━━ Passage

Oliver
Sellers-Garci, city of Boston environment commissioner, speaks at a
press conference May 7 about climate-focused retrofit projects. In early
August, Sellers-Garcia and the city of Boston released a draft of its
2030 climate action plan, a five-year plan aimed at implementing climate
mitigation and emissions reduction plans across Boston. A 62-page draft of the city of Boston’s 2030 Climate Action Plan, released this month, is the first official proposal from the city on the framework that will govern the city’s climate and environmental efforts for the next five years.
It’s not the first climate action plan the city has created — municipal leaders have been conducting this process approximately every five years since 2007 — but officials said that, in many ways, this new plan is intended to be different.
This plan includes a bigger balance of emissions reductions with mitigation efforts.
When it comes to community engagement, the city is taking a different tact, letting public voices into the process earlier in the process.
The final climate action plan, which is set to be released in Spring 2026 and will guide municipal action through the end of the decade, will focus more on getting bigger climate action going, and faster.
Already, the city has made a lot of progress around high-level goal setting and analyses, said Oliver Sellers-Garcia, Boston’s environment commissioner and Green New Deal chief. This plan will mark a shift.
“It’s a pretty big pivot into implementation and near-term implementation,” Sellers-Garcia said. “This plan is really all about things that we’re going to get done from 2026 to 2030.”
A wide range of focuses
The plan divides its attention by emissions source or mitigation focus, breaking up efforts between areas like emissions from buildings, transportation and the energy grid from mitigation targets like combating heat and flooding. It also includes other climate focuses such as food access and reuse of building materials, access to open space and green workforce development.
Each area includes targets around expanding solutions that the city is already pursuing, new options it is proposing to launch and those that it intends to explore and evaluate over the next five years.
For example, when it comes to reducing
emissions from buildings across the city, the draft includes efforts to
grow and scale the city’s implementation of BERDO, the Building
Emissions Reduction and Disclosure Ordinance, which requires larger
buildings in the city to report and reduce emissions until they
ultimately reach netzero. The ordinance was passed in 2021, but this
year marked the first that building owners actually have emissions
standards to meet.
For
smaller buildings the city proposes building on existing pilot programs
to encourage steps like replacing gas stoves with electric or induction
ones. New efforts include convening a restaurant decarbonization task
force to address a sector that offers particular challenges around
replacing appliances and retrofitting.
In
the city’s plans around energy use and emissions, the city proposes
continuing and expanding its community choice electricity program, while
launching new efforts like a joint procurement plan to bring more
renewable energy to large buildings, or exploring the role of battery
storage systems, which are included in the city’s energy plan to support
the electrical grid.
When
it comes to resilience efforts, such as for addressing urban heat, the
city outlines continued plans like expanding its cooling resources and
infrastructure, while also developing heat protection interventions for
workers and exploring new solutions for public cooling in a wider
variety of places that are not well served by current proposals like
tree planting and green-roof bus shelters.

━━━━
━━ Provided material

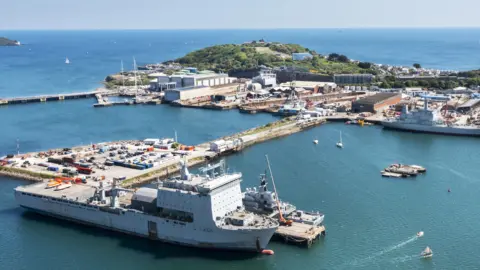 APCL A&P An aerial shot of Falmouth Docks looking out to sea with Pendennis Headland in the background and a large ship in the foreground docked up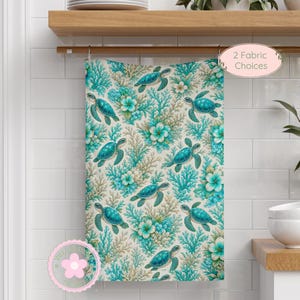 May include: A rectangular kitchen towel featuring a repeating pattern of teal sea turtles, light blue coral, and white plumeria flowers on a cream background. A circular pink badge in the corner displays the text 2 Fabric Choices.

━━━━

What needs to be done: According to the article on Boston's climate action plan, when is the final plan set to be released? The lines after the article are separate material with no connection to it.

Output of the task: In Spring 2026.